Workers' Compensation and Personal Injury Lawsuits for On the Job Car Crash Injuries
Tennessee’s workers’ compensation law is the exclusive remedy for workers injured on the job (Tenn. Code Ann. § 50-6-108, found here). But, whether someone is in the course and scope of employment when injured isn’t always clear cut. More so, what if the injury is caused by a coworker?
Do You Pursue Workers Compensation or a Personal Injury Lawsuit?
In a recent case, decided by the Tennessee Court of Appeals (ruling here), an injury victim, who applied for and accepted workers’ compensation benefits, brought a separate lawsuit against his coworker claiming he was not in the scope of employment at the time of the injury.
The plaintiff was a passenger in a vehicle driven by a coworker when they got into an accident. The injury victim applied for (and received) workers’ compensation benefits claiming he was in the course and scope of employment at the time of the accident. He then sued his coworker for negligence claiming that he and his coworker were not in the course and scope of their employment.
The lawyer for the coworker filed a motion for summary judgment basically stating the plaintiff was barred from bringing the lawsuit because when he applied for workers’ compensation benefits he admitted he was injured in the course and scope of his employment. And, Tennessee’s workers’ compensation law is the exclusive remedy for workers injured on the job (Tenn. Code Ann. § 50-6-108, found here). The trial court agreed with the defendant and granted his motion for summary judgment.
Personal Injury Lawsuits for Work-Related Injuries
Tennessee law allows an employee to sue a non-coworker third party in tort for injuries caused to the employee while on the job. In that case, the employer is entitled to be paid back some or all it has paid (subrogation) from the injured employee’s settlement or judgment. However, in this case, the Court ruled that an employee doesn’t have a right to sue a coworker for injuries that occurred on the job, because the employer is vicariously liable for the actions of its employees.
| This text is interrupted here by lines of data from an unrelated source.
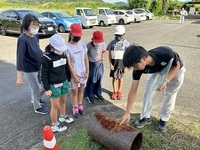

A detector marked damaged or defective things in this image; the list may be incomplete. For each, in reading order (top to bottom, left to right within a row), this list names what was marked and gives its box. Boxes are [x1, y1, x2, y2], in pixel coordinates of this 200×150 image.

rusted cylinder [87, 112, 142, 150]
rusty metal object [87, 112, 142, 150]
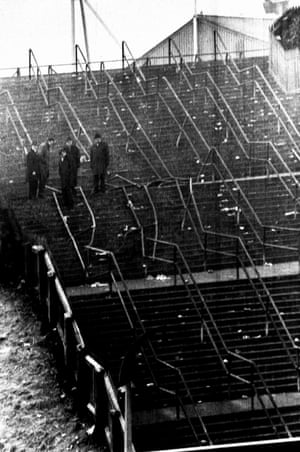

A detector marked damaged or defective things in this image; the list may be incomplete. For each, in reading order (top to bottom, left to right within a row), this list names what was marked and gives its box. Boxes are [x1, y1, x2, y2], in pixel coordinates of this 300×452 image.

bent metal barrier [22, 244, 127, 452]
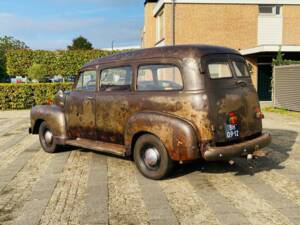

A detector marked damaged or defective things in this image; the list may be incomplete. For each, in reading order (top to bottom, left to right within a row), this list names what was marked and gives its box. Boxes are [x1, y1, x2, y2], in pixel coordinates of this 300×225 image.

rusty vintage car [29, 45, 272, 179]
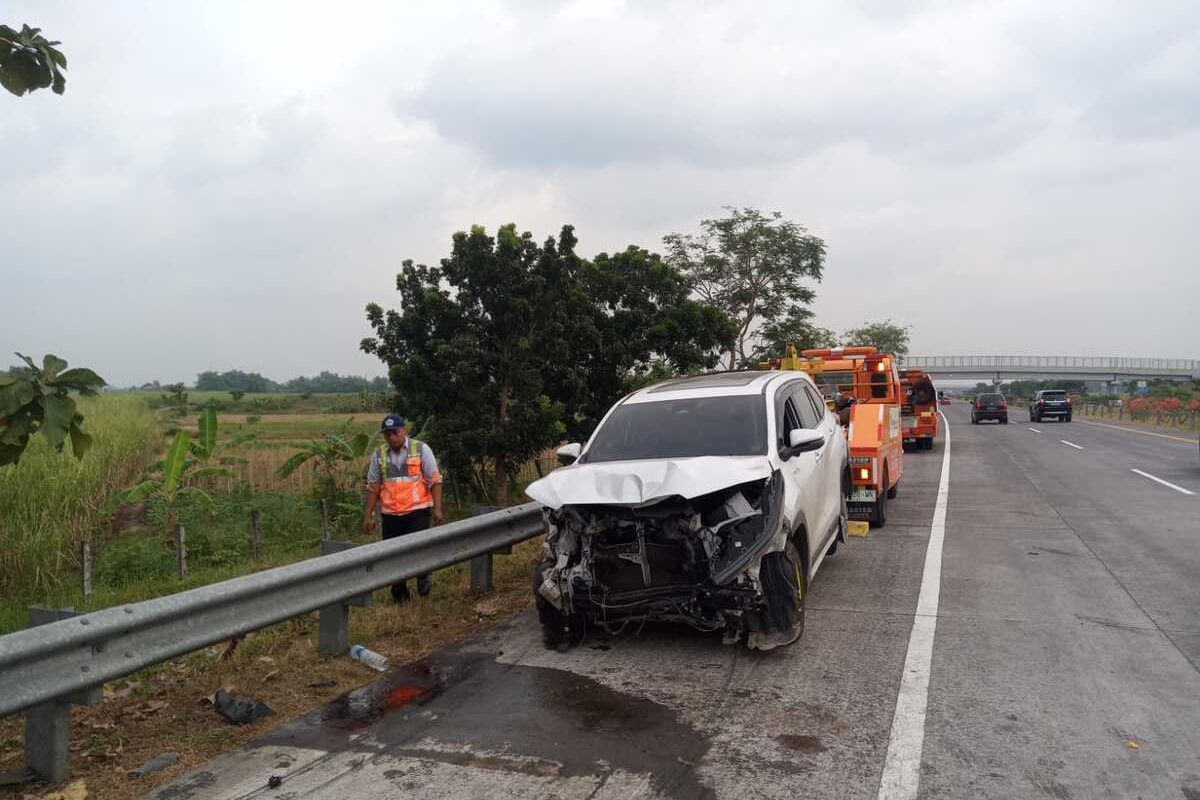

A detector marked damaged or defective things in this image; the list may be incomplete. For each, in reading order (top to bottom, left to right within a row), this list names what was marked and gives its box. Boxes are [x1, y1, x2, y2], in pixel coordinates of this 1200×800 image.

crushed front end [532, 476, 796, 648]
damaged headlight area [536, 476, 808, 648]
wrecked white suv [528, 368, 852, 648]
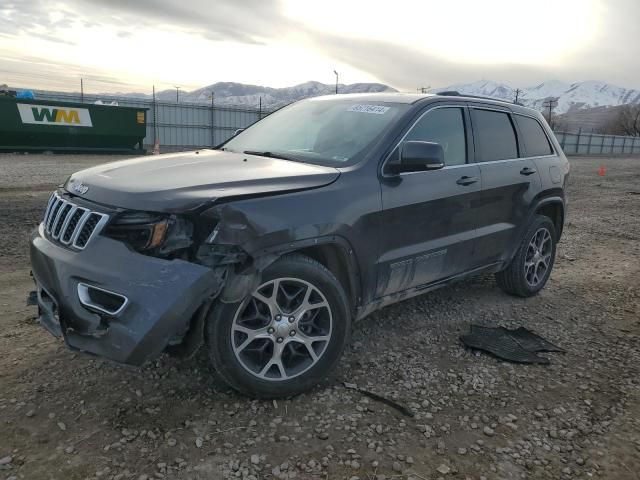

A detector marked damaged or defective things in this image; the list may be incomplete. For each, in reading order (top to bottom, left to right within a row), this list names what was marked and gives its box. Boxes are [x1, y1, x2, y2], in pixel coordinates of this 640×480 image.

damaged front bumper [29, 223, 222, 366]
broken headlight assembly [104, 211, 192, 255]
crumpled hood [66, 149, 340, 211]
damaged suv [31, 93, 568, 398]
So, the only way a lawsuit could be brought against the coworker would be if the injury occurred outside the course and scope of both parties’ employment. The Court ruled applying for and receiving workers’ compensation benefits (while “admitting” he was injured on the job), negated an essential element of the plaintiff’s tort action.
In the end, having actually received the workers’ compensation benefits, while “unabashedly” arguing he was simultaneously both in and out of the scope of employment, doomed this case.